SHORT TASK:
Rewrite the material below as a numbered list, with one line per item and the blank lines omitted.

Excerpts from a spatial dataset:
──────────────────────────────
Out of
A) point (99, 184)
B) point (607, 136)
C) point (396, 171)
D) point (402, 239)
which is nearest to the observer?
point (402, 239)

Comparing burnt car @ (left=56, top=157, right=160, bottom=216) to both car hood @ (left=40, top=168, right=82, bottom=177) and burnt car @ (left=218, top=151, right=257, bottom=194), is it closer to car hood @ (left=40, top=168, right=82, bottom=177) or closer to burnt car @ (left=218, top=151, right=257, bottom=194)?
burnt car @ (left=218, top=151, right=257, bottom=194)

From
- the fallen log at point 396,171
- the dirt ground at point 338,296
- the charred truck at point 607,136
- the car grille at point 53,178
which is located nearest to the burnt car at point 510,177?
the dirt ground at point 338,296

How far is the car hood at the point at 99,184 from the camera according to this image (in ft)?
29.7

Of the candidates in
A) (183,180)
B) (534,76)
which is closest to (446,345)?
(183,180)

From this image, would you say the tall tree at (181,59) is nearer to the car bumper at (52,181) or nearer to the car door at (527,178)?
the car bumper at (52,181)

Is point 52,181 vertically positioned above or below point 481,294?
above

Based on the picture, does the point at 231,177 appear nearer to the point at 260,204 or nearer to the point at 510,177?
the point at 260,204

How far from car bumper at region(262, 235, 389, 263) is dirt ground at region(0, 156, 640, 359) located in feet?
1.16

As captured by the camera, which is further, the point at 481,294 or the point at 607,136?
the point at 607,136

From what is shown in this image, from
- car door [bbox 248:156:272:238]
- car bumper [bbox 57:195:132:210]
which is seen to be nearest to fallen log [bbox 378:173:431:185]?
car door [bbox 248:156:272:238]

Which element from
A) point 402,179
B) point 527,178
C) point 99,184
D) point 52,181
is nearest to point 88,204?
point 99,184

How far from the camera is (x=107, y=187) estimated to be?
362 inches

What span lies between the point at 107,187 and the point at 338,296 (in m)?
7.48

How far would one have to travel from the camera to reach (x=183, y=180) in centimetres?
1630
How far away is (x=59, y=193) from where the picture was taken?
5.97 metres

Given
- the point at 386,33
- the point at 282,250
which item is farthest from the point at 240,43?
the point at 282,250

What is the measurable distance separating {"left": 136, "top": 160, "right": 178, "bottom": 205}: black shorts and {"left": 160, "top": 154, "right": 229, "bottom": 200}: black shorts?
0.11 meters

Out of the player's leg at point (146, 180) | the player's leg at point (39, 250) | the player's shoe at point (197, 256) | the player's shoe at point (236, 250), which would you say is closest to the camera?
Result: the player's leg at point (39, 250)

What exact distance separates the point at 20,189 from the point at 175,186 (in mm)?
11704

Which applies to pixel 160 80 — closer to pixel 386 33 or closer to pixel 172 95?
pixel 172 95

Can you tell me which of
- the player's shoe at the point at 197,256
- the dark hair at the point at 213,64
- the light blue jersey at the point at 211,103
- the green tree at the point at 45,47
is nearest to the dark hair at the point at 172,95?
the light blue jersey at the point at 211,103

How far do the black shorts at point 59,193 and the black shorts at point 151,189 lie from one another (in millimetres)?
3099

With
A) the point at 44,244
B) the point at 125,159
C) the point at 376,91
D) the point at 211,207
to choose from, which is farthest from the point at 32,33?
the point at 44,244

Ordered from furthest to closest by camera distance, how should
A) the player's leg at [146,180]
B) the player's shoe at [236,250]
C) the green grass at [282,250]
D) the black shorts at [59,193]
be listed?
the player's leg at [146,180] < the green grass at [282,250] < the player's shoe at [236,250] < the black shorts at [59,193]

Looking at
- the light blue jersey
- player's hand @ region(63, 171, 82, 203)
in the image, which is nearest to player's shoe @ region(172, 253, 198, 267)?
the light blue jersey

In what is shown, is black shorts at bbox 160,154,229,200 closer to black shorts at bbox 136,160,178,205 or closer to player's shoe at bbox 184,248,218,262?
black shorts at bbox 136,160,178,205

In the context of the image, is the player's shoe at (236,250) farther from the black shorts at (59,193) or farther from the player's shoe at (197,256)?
──────────────────────────────
THE REPLY:
1. Out of
2. A) point (99, 184)
3. B) point (607, 136)
4. C) point (396, 171)
5. D) point (402, 239)
6. which is nearest to the observer?
7. point (402, 239)
8. Comparing burnt car @ (left=56, top=157, right=160, bottom=216) to both car hood @ (left=40, top=168, right=82, bottom=177) and burnt car @ (left=218, top=151, right=257, bottom=194), is it closer to car hood @ (left=40, top=168, right=82, bottom=177) or closer to burnt car @ (left=218, top=151, right=257, bottom=194)?
9. burnt car @ (left=218, top=151, right=257, bottom=194)
10. From
11. - the fallen log at point 396,171
12. - the dirt ground at point 338,296
13. - the charred truck at point 607,136
14. - the car grille at point 53,178
15. which is located nearest to the burnt car at point 510,177?
16. the dirt ground at point 338,296
17. How far is the car hood at the point at 99,184 from the camera according to this image (in ft)?
18. 29.7
19. Of the candidates in
20. A) (183,180)
21. B) (534,76)
22. which is closest to (446,345)?
23. (183,180)
24. From this image, would you say the tall tree at (181,59) is nearer to the car bumper at (52,181) or nearer to the car door at (527,178)?
25. the car bumper at (52,181)
26. Is point 52,181 vertically positioned above or below point 481,294?
27. above
28. Based on the picture, does the point at 231,177 appear nearer to the point at 260,204 or nearer to the point at 510,177?
29. the point at 260,204
30. How far from car bumper at region(262, 235, 389, 263) is dirt ground at region(0, 156, 640, 359) located in feet?
31. 1.16
32. As captured by the camera, which is further, the point at 481,294 or the point at 607,136?
33. the point at 607,136
34. From what is shown in this image, from
35. - car door [bbox 248:156:272:238]
36. - car bumper [bbox 57:195:132:210]
37. which is seen to be nearest to fallen log [bbox 378:173:431:185]?
38. car door [bbox 248:156:272:238]
39. Which element from
40. A) point 402,179
41. B) point 527,178
42. C) point 99,184
43. D) point 52,181
44. is nearest to point 88,204?
45. point 99,184
46. How far from the camera is (x=107, y=187) estimated to be?
47. 362 inches
48. What span lies between the point at 107,187 and the point at 338,296 (in m)?
49. 7.48
50. How far would one have to travel from the camera to reach (x=183, y=180) in centimetres?
51. 1630
52. How far away is (x=59, y=193) from where the picture was taken?
53. 5.97 metres
54. Given
55. - the point at 386,33
56. - the point at 282,250
57. which item is farthest from the point at 240,43?
58. the point at 282,250
59. What is the measurable distance separating {"left": 136, "top": 160, "right": 178, "bottom": 205}: black shorts and {"left": 160, "top": 154, "right": 229, "bottom": 200}: black shorts?
60. 0.11 meters
61. Out of the player's leg at point (146, 180) | the player's leg at point (39, 250) | the player's shoe at point (197, 256) | the player's shoe at point (236, 250), which would you say is closest to the camera?
62. Result: the player's leg at point (39, 250)
63. What exact distance separates the point at 20,189 from the point at 175,186 (in mm)?
64. 11704
65. Which applies to pixel 160 80 — closer to pixel 386 33 or closer to pixel 172 95?
66. pixel 172 95
67. Can you tell me which of
68. - the player's shoe at the point at 197,256
69. - the dark hair at the point at 213,64
70. - the light blue jersey at the point at 211,103
71. - the green tree at the point at 45,47
72. is nearest to the dark hair at the point at 172,95?
73. the light blue jersey at the point at 211,103
74. How far do the black shorts at point 59,193 and the black shorts at point 151,189 lie from one another (in millimetres)?
75. 3099
76. With
77. A) the point at 44,244
78. B) the point at 125,159
79. C) the point at 376,91
80. D) the point at 211,207
81. to choose from, which is farthest from the point at 32,33?
82. the point at 44,244
83. Ordered from furthest to closest by camera distance, how should
84. A) the player's leg at [146,180]
85. B) the player's shoe at [236,250]
86. C) the green grass at [282,250]
87. D) the black shorts at [59,193]
88. be listed?
89. the player's leg at [146,180] < the green grass at [282,250] < the player's shoe at [236,250] < the black shorts at [59,193]
90. Looking at
91. - the light blue jersey
92. - player's hand @ region(63, 171, 82, 203)
93. in the image, which is nearest to player's shoe @ region(172, 253, 198, 267)?
94. the light blue jersey
95. In what is shown, is black shorts at bbox 160,154,229,200 closer to black shorts at bbox 136,160,178,205 or closer to player's shoe at bbox 184,248,218,262?
96. black shorts at bbox 136,160,178,205
97. In the context of the image, is the player's shoe at (236,250) farther from the black shorts at (59,193) or farther from the player's shoe at (197,256)?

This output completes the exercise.